> [THE RECORDS]
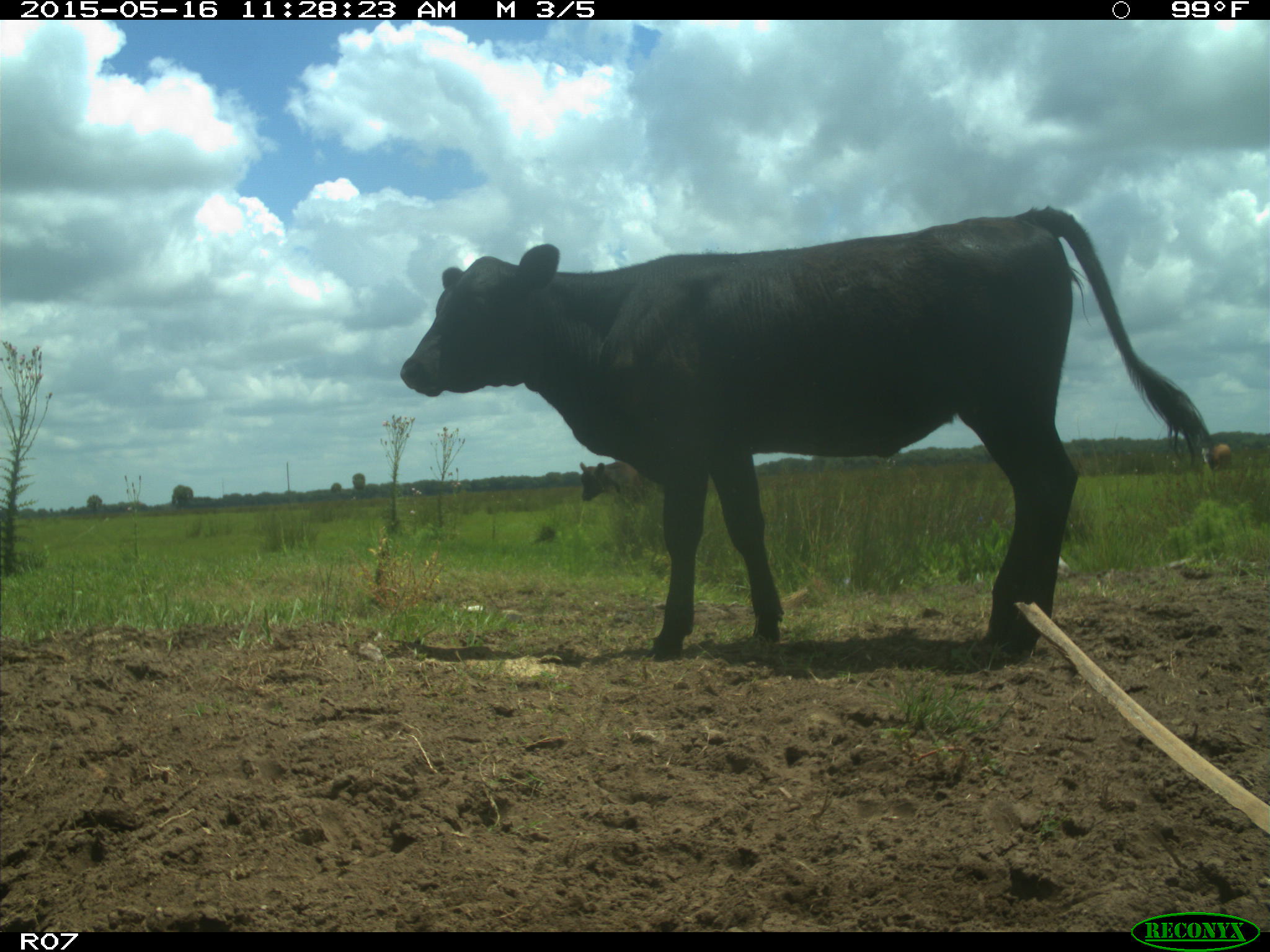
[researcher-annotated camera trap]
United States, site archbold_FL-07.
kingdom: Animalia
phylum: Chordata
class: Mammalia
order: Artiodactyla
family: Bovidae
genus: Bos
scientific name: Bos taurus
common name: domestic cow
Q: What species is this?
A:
...
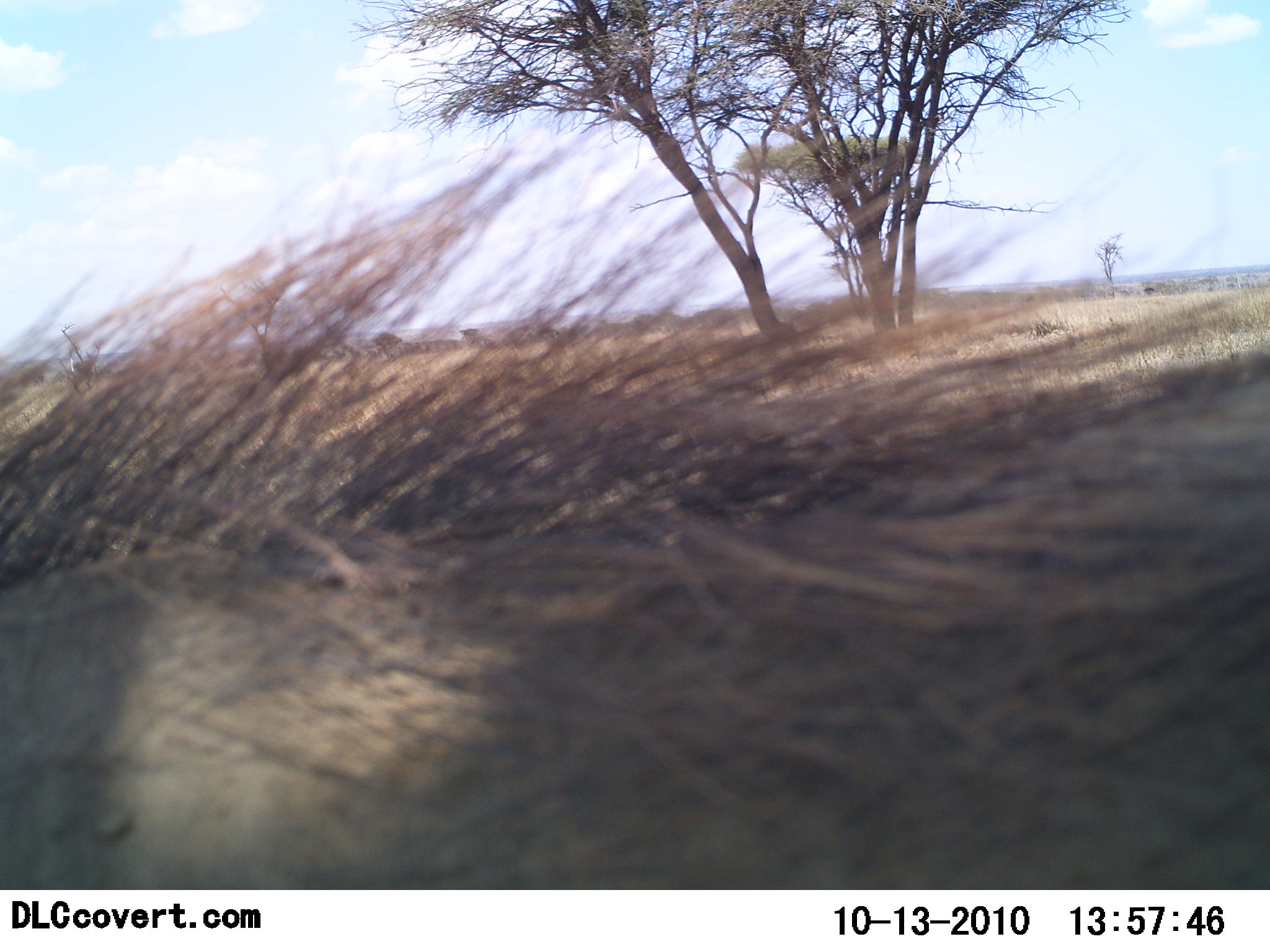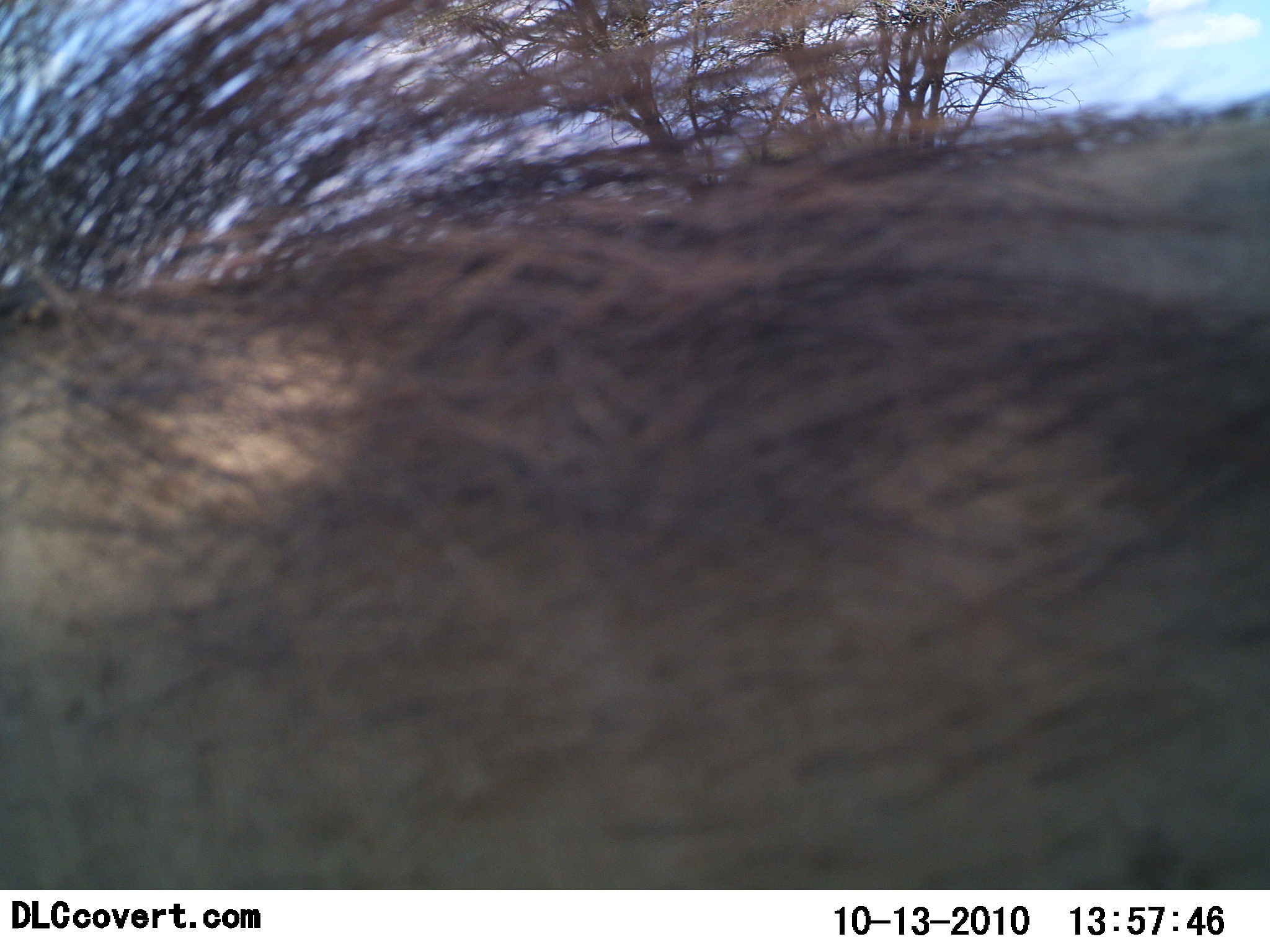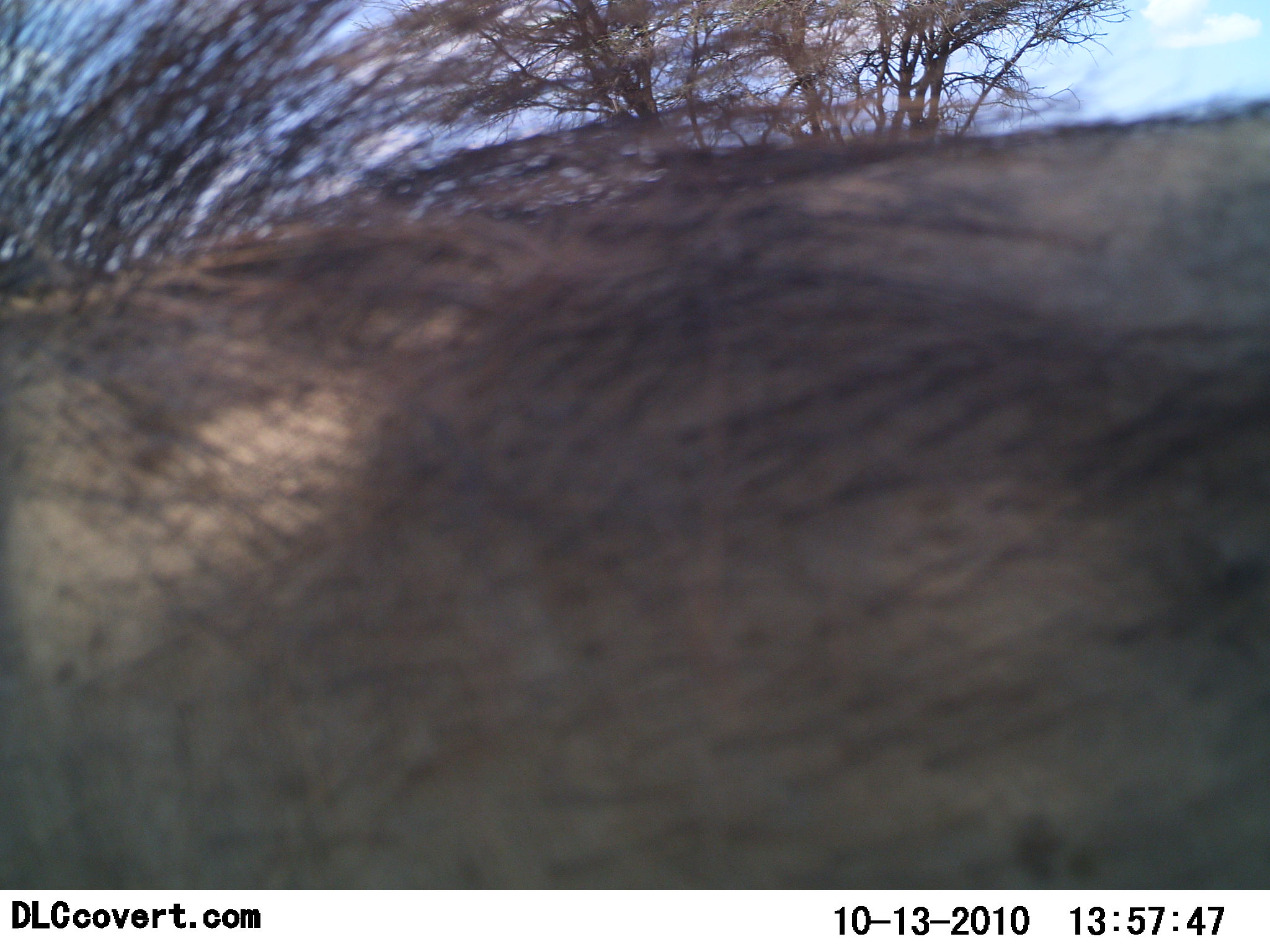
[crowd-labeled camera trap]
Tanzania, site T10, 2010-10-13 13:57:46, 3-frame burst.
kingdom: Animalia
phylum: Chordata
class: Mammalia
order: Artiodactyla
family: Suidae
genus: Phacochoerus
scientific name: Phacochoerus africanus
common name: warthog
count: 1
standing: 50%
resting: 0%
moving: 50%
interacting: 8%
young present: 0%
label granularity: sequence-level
--
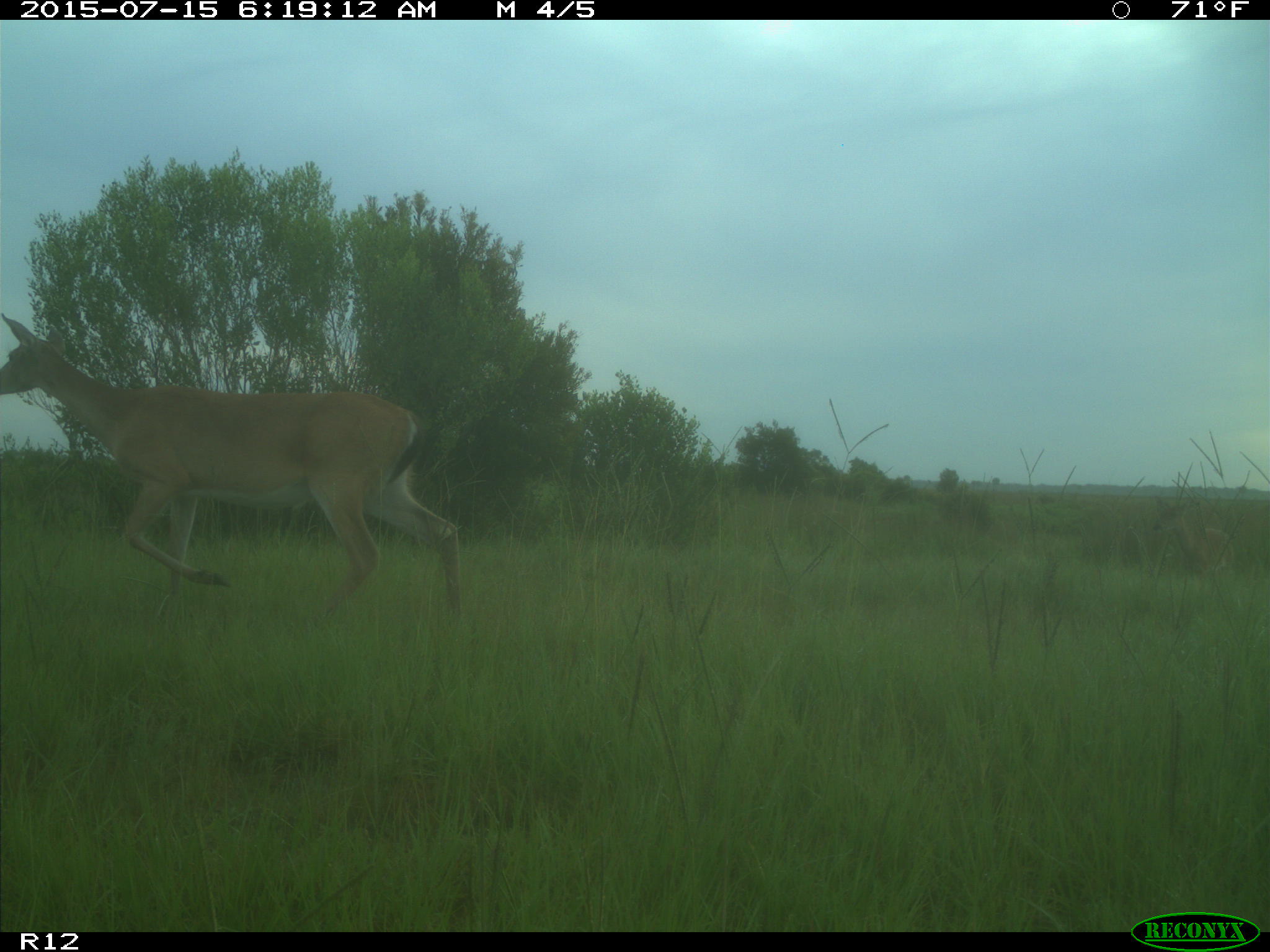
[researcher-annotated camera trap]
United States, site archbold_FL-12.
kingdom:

> [TASK STATEMENT] Begin with the line that has "Tanzania, site T10, 2010-10-13" in the listing above and end after the line that has "label granularity: sequence-level"; output those lines exactly.

> [WRITTEN REPLY]
Tanzania, site T10, 2010-10-13 13:57:46, 3-frame burst.
kingdom: Animalia
phylum: Chordata
class: Mammalia
order: Artiodactyla
family: Suidae
genus: Phacochoerus
scientific name: Phacochoerus africanus
common name: warthog
count: 1
standing: 50%
resting: 0%
moving: 50%
interacting: 8%
young present: 0%
label granularity: sequence-level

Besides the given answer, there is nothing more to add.